Carl Icahn is famous on Wall Street for taking big positions in companies in an effort to influence the business decisions their management teams make. In a bit of a twist, short-seller Hindenburg Research targeted Icahn's public company, Icahn Enterprises (IEP -0.12%). This episode provides some light on what investors should do when short sellers pop up.

What is short selling?

Essentially, a short seller is looking to benefit from a drop in a stock's price. There are any number of reasons for expecting a stock's price to fall, from an extremely high valuation to company-specific issues that are expected to result in poor stock performance. In its most basic form, a short sale involves borrowing stock from a broker and selling it in the hope that it can be repurchased at a lower price later and returned to the broker. The profit is the difference between the sale price and the purchase price. 

A person with a shocked and surprised look at a computer.

Image source: Getty Images.

This is not a simple way to make money, and most investors should probably stick to buying for the long term. Active investors and professionals are the ones who frequently use this approach. It's important to note that the profit potential is limited to the stock price decline (which can only go to zero), while buying and holding can lead to unlimited upside potential. 

What's more interesting for individual investors is the fact that short sellers often put out research on the stocks they are targeting. The goal is to convince other investors to sell the shares, thus helping the short seller to make a profit by depressing the stock's price further. So you need to take such reports with a grain of salt.

Still, these reports can provide a valuable counterpoint to your own purchase thesis, which is most likely a positive one. And if you are like most humans, you will tend to spend more time focused on information that supports your view than information that refutes it. Thus the negatives of a short report can help you think more deeply about your investment decision.

Carl Icahn gets targeted

Carl Icahn is best known for trying to influence management teams via large ownership stakes in their companies. One of his investment vehicles is Icahn Enterprises, a public company. Recently, the prominent short-seller Hindenburg Research took aim at Icahn Enterprises, effectively turning the hunter into the hunted.

Hindenburg's thesis rests on a number of factors, including material inside ownership by Icahn and his family, a lofty valuation, and weak performance of the company's recent investments. Also, Icahn Enterprises paid a very large dividend that Hindenburg didn't feel was justified by the company's performance. That's a quick summary of a very large report.

However, if you own Icahn Enterprises it would be a good idea to do a deep dive on this report. You probably consider the connection with Carl Icahn important, and perhaps his historical success has led you to place a premium on his involvement that is no longer justified. And since Icahn and his family own a huge stake in Icahn Enterprises, that big dividend was basically Icahn paying himself. That's a potentially worrying proposition. Taking a second look at such things is probably a valuable use of your time.

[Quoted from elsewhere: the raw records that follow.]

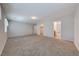 Spacious bedroom featuring soft carpeting, neutral walls, and access to an ensuite bathroom and closet at 6028 Stern Cove Ct, North Las Vegas, NV 89031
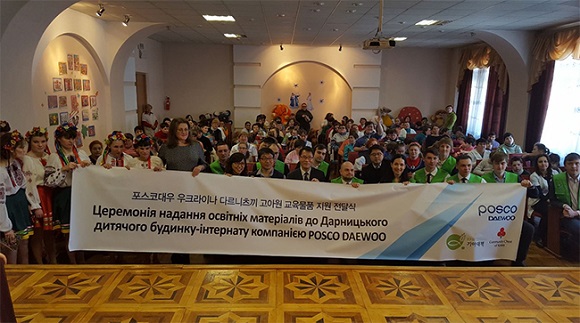포스코대우 키예프지사장과 현지 직원들이 다르니츠끼 고아원 교육물품 지원 전달식에서 고아원 아이들과 기념사진을 찍고 있다.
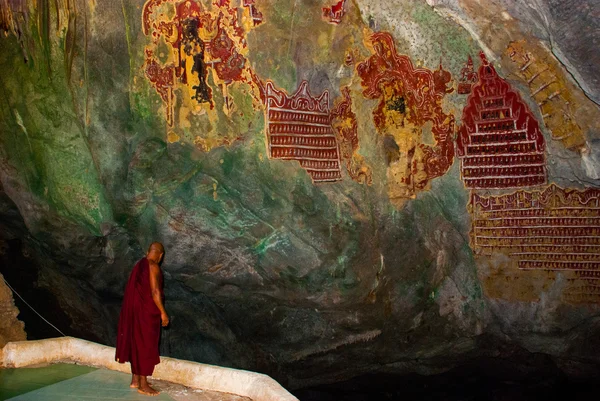 Amazing view religious carving on limestone rock in sacred cave. Hpa-An, Myanmar. Burma.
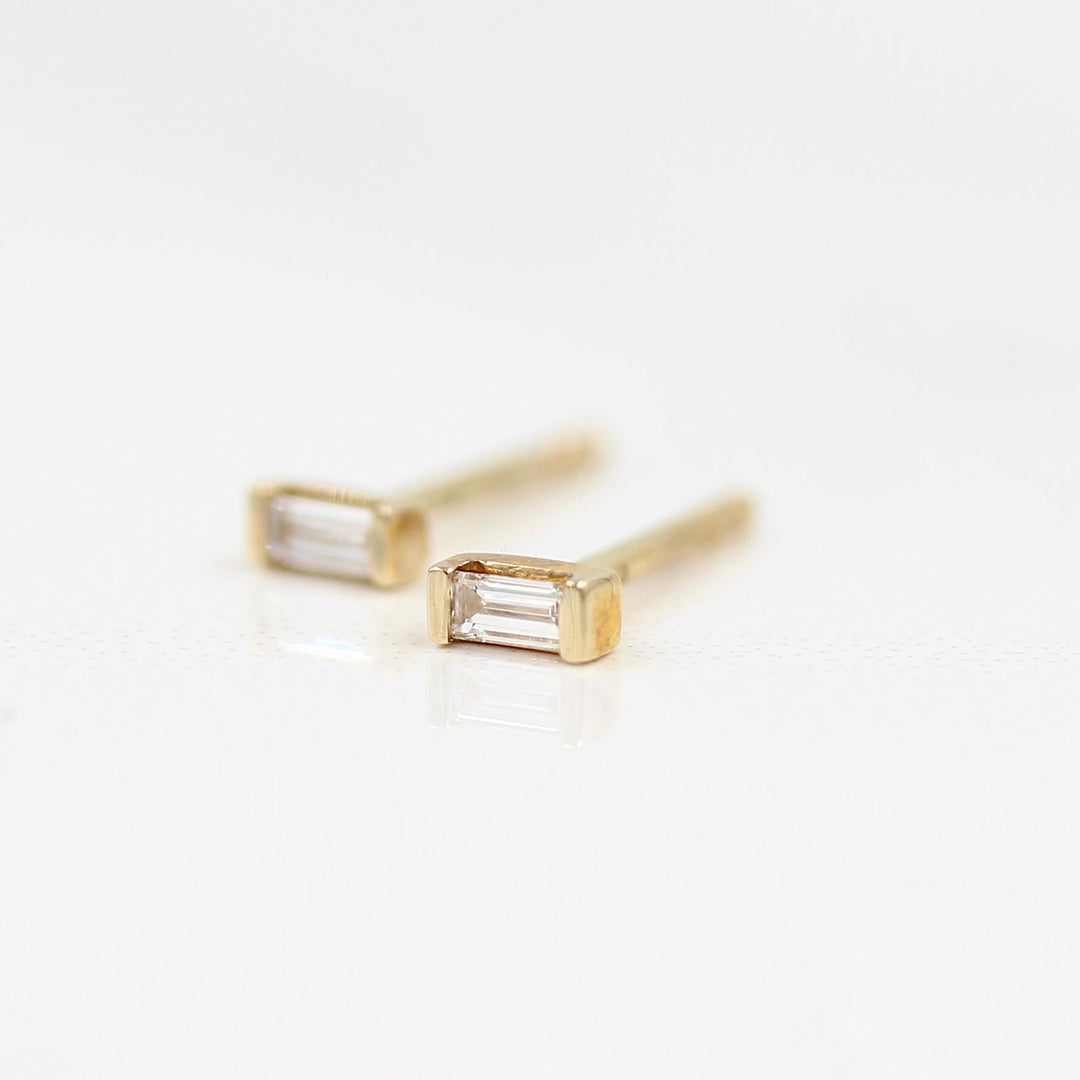 Baguette Earrings in Yellow Gold against a white background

The normal course of events here is that a short seller complains about stuff and the target company defends itself. And that's exactly what happened this time around. However, Icahn Enterprises did end up cutting its dividend in half, which resulted in a steep stock price decline. So, in some ways, Hindenburg appears to have won this fight -- for now. 

Indeed, in his defense of the company, Carl Icahn stressed that his activism is focused on long-term results. It can take years for one of his investments to play out, whereas Hindenburg was focused more on short-term factors. Only time will tell who is correct here over the long term, but it seems clear given the dividend cut that Hindenburg's criticism was reasonable in the near term. 

You'll want to understand why

You may completely disagree with Hindenburg about Icahn Enterprises and think that the company's long-term approach is spot on. That's perfectly fine, but short-seller research challenging that view is worth reading and digesting. You might decide to do nothing, or you might change your view. But you'll never know where you fall on the issues being raised unless you take the time to think about them more deeply. That's the biggest benefit you'll likely derive from short sellers.